Multiple bunches of people are on the lookout for "the black box" - a team Mumbai cops, a powerful dead Mafioso's gang, a breakaway group that wants to take control of the empire of crime and one loose-cannon robber who, the hero tells his team in one scene, is always a step ahead of the law enforcers. A big reveal at the film's halfway mark is designed to spring a surprise on the audience. It does not because Saaho is the sort of movie which allows the audience to be a step ahead. In a film that has nothing new to offer, that is akin to a self-goal.
The overheated action sequences - there are far too many of them and each one of them drags on way beyond the limits of endurance - are where the makers of the film seem to have sunk all their money. Really dumb! Had they used only a fraction of the budget on developing a worthy tale to hang their action and SFX extravaganza on, they might have avoided such a massive, unmitigated mess.
Prabhas has screen presence all right, but neither his Hindi dialogue delivery nor the motivations that drive the eponymous protagonist are remotely convincing. The female actors in the cast, even the so-called heroine (Shraddha Kapoor), are treated like absolute dirt. Kapoor plays a crime branch cop who, apart from being constantly ridiculed by her boss, is condemned to either being a serial damsel-in-distress or a fair game for the amorous hero who does not need so much as a by-your-leave to treat her like an object that he can play around with.
The gender prejudice on show in Saaho is, in a sense, indirect and, therefore, even more dangerous than misogyny is in films where it is more in your face.
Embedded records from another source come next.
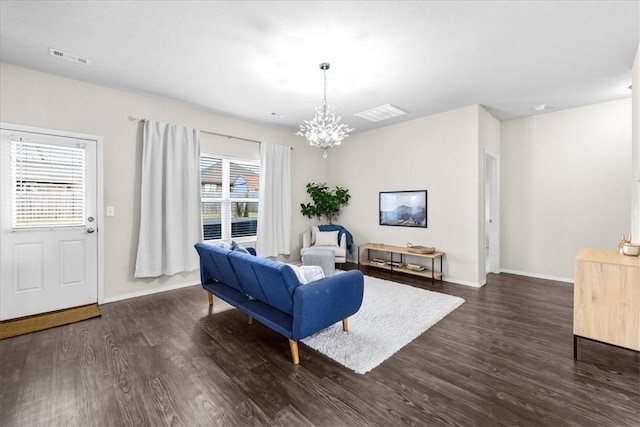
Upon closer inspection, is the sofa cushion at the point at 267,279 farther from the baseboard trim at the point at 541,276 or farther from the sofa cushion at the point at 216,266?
the baseboard trim at the point at 541,276

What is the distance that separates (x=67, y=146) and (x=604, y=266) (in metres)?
5.79

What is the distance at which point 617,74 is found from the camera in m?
3.31

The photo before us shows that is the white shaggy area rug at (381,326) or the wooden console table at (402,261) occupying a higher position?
the wooden console table at (402,261)

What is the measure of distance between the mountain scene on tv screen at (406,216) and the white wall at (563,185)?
1678 millimetres

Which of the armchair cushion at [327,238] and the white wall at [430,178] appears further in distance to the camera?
the armchair cushion at [327,238]

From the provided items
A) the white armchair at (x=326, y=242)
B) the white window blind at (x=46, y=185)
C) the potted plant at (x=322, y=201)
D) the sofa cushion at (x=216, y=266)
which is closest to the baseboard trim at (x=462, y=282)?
the white armchair at (x=326, y=242)

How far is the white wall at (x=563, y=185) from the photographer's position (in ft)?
13.8

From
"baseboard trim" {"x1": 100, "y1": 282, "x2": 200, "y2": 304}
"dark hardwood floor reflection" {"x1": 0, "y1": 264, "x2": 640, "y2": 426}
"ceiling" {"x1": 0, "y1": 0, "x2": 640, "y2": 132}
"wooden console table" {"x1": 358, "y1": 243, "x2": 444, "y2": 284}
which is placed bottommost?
"dark hardwood floor reflection" {"x1": 0, "y1": 264, "x2": 640, "y2": 426}

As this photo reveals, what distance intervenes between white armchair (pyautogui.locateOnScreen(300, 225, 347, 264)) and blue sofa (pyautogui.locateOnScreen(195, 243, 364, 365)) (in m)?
2.66

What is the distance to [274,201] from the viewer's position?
18.0ft

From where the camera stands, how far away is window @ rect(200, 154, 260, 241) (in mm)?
4766

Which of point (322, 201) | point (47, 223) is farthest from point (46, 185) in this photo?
point (322, 201)

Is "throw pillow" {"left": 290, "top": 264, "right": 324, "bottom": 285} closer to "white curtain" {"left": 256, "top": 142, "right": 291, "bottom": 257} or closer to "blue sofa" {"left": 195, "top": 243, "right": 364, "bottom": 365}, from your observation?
"blue sofa" {"left": 195, "top": 243, "right": 364, "bottom": 365}

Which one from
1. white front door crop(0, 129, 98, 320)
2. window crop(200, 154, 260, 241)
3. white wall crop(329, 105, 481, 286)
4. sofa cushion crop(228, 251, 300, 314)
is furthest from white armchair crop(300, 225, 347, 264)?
white front door crop(0, 129, 98, 320)
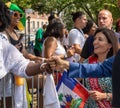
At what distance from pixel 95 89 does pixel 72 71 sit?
0.51m

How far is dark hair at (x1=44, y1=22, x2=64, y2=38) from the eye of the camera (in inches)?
247

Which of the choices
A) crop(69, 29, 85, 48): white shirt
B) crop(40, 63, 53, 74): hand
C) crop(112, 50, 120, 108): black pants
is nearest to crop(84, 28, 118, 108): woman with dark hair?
crop(40, 63, 53, 74): hand

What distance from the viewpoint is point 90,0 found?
33.9 meters

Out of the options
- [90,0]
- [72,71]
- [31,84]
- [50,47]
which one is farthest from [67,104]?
[90,0]

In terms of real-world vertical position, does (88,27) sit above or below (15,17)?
below

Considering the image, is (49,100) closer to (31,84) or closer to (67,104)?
(67,104)

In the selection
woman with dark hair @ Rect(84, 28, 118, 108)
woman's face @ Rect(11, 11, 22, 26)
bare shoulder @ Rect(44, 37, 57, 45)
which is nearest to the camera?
woman with dark hair @ Rect(84, 28, 118, 108)

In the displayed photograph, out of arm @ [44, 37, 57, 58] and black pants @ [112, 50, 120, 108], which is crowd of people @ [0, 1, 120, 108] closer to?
black pants @ [112, 50, 120, 108]

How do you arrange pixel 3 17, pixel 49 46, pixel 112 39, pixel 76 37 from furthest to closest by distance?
pixel 76 37, pixel 49 46, pixel 112 39, pixel 3 17

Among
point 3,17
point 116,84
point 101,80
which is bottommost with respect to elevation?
point 101,80

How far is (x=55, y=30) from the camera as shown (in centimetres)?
632

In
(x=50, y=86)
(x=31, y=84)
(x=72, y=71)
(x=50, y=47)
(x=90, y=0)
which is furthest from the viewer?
(x=90, y=0)

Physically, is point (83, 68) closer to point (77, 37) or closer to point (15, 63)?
point (15, 63)

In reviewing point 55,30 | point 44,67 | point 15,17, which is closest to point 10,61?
point 44,67
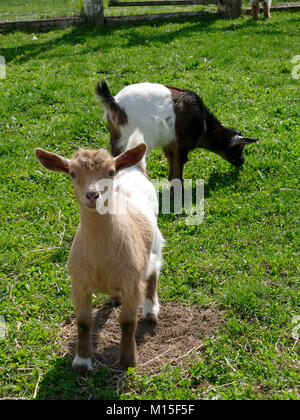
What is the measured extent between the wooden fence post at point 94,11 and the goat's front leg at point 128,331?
9132 mm

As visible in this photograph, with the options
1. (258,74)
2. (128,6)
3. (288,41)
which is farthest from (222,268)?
(128,6)

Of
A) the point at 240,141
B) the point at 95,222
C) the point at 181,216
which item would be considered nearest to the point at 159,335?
the point at 95,222

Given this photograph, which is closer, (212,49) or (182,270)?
(182,270)

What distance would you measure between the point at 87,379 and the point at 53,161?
4.92ft

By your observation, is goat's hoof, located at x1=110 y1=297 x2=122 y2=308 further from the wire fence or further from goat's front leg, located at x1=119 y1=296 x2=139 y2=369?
the wire fence

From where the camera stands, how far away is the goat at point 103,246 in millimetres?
3375

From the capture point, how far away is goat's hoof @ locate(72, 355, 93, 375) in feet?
12.3

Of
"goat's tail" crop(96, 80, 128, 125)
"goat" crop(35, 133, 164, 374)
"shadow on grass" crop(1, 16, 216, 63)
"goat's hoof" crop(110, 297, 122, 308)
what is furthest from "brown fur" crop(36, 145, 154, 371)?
"shadow on grass" crop(1, 16, 216, 63)

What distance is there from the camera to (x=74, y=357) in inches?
154

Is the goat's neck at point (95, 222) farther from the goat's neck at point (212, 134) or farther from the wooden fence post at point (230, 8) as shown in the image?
the wooden fence post at point (230, 8)
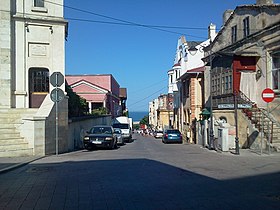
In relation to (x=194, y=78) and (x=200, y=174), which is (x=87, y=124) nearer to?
(x=194, y=78)

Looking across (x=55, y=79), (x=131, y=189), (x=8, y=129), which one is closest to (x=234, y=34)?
(x=55, y=79)

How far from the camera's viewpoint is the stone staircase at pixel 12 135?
14.2 meters

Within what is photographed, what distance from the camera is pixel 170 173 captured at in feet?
33.9

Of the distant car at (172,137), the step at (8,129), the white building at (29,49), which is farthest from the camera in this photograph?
the distant car at (172,137)

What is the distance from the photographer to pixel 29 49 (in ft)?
66.6

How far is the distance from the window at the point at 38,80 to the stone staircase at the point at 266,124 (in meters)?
12.3

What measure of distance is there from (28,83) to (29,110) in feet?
8.93

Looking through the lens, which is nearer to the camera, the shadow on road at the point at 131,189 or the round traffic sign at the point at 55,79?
the shadow on road at the point at 131,189

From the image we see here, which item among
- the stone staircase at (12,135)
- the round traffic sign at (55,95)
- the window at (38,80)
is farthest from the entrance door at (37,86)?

There are only two other women in this over-peopled, over-plotted monstrosity - Mandira Bedi as a crime syndicate's legal adviser and Evelyn Sharma (who pops up towards the end of the film in the guise of a police officer in a fictitious city). They are once in a while allowed to go all guns blazing, but eventually it is the men who get to call the shots.
All the other girls seen on the screen, including 'item girl' Jacqueline Fernandez who willy-nilly has to concede to a Bad Boy's demand that she be his "Bad Girl", serve the solitary purpose of putting up a skin show when the fireworks get too heavy-handed. A couple of love songs featuring the action hero and his painfully submissive gal pal are thrown in, but they are completely out of place.
The male-dominated cast has an array of character actors out to out-ham each other: Lal as a crime lord's confidant, Neil Nitin Mukesh as a shadowy gumshoe, Mahesh Manjrekar and Chunky Pandey as two abominable gold diggers, Jackie Shroff as a patriarch who runs the underworld show, Tinnu Anand as an immobilized old man at the mercy of his ruthless son, Arun Vijay as a prodigal who returns to reclaim his empire, Vennela Kishore as a bumbling cop and Prakash Belawadi as the crime branch head. It isn't a heady spectacle watching seasoned actors looking so lost. This is a classic case of one too many making too little sense. The underrated Murali Sharma, who plays a cop with negative shades, is about the only one of the actors who does not get swept away by the din. But the script gives him the short end of the stick.
Saaho may, like so many other shrill, gory actioners of the recent past, end up make pots of money. But that will not take away from the fact that it is egregiously turgid. A Telugu superstar attempting to break into Hindi cinema should have chosen better.